As founder and executive producer of Futuro Media, Hinojosa is the first and only Latina to run a non-profit newsroom. She credits the success of her career to the belief and trust that she has had in herself despite the labels others have given her, like “minority.” She says that such labels can affect how people within certain groups see themselves, as well as how society sees them. “We now know that inequity in healthcare and in access is real, and we have to take this moment, all of us together, to paint a picture of what this looks like and talk about it,” Hinojosa said. She went on to say how she felt a responsibility as a journalist to figure out why the COVID-19 morbidity rate was so much higher among Latinos and Latinas in New York City. Joanna expressed a similar feeling of responsibility to her community, as a first-generation Guatemalan American with a healthcare provider perspective. Joanna, who works at a hospital pharmacy, recalled seeing a board with the names of covid-positive patients in the ICU. Realizing that they were all Hispanic, she brought it up to one of the nurses, and they discussed possible reasons that Hispanic and black communities were being disproportionately impacted by COVID-19. “A lot of Hispanic people don’t have the privilege of staying home and working from home. They’re obligated to go out and work every day. And I know that that was the case with my parents, and actually my father got really sick not too long ago.” Thankfully, her father recovered, but the uncertainty of whether he would pull through the illness was both heartbreaking and eye-opening for Joanna to be on the patient side. She said that the experience has given her perspective that she will take with her as a future healthcare provider.

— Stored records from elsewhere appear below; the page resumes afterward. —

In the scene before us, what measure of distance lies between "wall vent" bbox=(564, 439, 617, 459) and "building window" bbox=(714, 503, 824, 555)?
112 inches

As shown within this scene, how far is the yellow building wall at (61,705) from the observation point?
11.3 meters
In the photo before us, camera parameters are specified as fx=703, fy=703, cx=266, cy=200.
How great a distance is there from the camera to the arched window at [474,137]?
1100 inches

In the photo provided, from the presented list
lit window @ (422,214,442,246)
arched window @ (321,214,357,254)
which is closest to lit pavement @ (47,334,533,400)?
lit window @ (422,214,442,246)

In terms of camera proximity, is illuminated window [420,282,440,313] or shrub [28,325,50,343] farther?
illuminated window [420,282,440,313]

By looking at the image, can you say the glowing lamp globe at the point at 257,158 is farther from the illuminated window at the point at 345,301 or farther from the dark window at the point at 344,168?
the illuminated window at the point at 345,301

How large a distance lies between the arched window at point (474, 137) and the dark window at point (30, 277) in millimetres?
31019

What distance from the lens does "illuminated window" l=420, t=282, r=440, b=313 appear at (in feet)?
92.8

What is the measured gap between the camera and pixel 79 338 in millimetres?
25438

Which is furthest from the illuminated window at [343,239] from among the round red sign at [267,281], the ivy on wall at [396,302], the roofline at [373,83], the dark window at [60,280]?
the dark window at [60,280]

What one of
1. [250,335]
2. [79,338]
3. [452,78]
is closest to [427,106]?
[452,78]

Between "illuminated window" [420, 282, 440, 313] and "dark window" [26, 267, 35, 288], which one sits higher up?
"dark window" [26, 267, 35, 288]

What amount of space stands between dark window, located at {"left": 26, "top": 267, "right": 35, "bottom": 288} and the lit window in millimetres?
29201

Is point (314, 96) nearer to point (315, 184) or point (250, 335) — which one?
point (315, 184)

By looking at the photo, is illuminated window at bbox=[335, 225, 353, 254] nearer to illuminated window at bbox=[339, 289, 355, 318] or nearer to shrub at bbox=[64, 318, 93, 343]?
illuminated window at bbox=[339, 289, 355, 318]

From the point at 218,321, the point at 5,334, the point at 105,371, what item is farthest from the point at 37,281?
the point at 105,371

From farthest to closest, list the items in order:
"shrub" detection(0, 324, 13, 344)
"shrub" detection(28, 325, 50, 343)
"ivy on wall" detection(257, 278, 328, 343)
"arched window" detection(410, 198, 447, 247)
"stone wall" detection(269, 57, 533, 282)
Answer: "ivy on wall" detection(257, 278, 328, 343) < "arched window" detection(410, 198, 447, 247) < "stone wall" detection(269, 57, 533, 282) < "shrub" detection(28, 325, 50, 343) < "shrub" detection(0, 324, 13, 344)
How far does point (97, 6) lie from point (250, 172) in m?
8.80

Maria Hinojosa and Joanna Lopez agreed that an important part of dispelling healthcare disparities among Latinx communities is to create trust and an active dialogue between providers and patients. Hinojosa stressed that leadership is not authoritarian, but humanitarian. She used the example of Dr. Anthony Fauci shedding a tear during an interview she had with him on the very morning her cousin passed away from COVID-19: “That capacity to be a leader, to stand for something, and yet maintain your humanity, to me, is really the essence of the way we handle ourselves as professionals, whether we’re journalists or in the health or medical field. You want to be a leader, but you also want to have a deep sense of humanity. To me, that means everything.”

Among many other accolades spanning a career of over 25 years, Maria Hinojosa has won four Emmys, a Peabody Award, the 2012 John Chancellor Award for Excellence in Journalism, the Robert F. Kennedy Award for Reporting on the Disadvantaged, as well as many honorary degrees.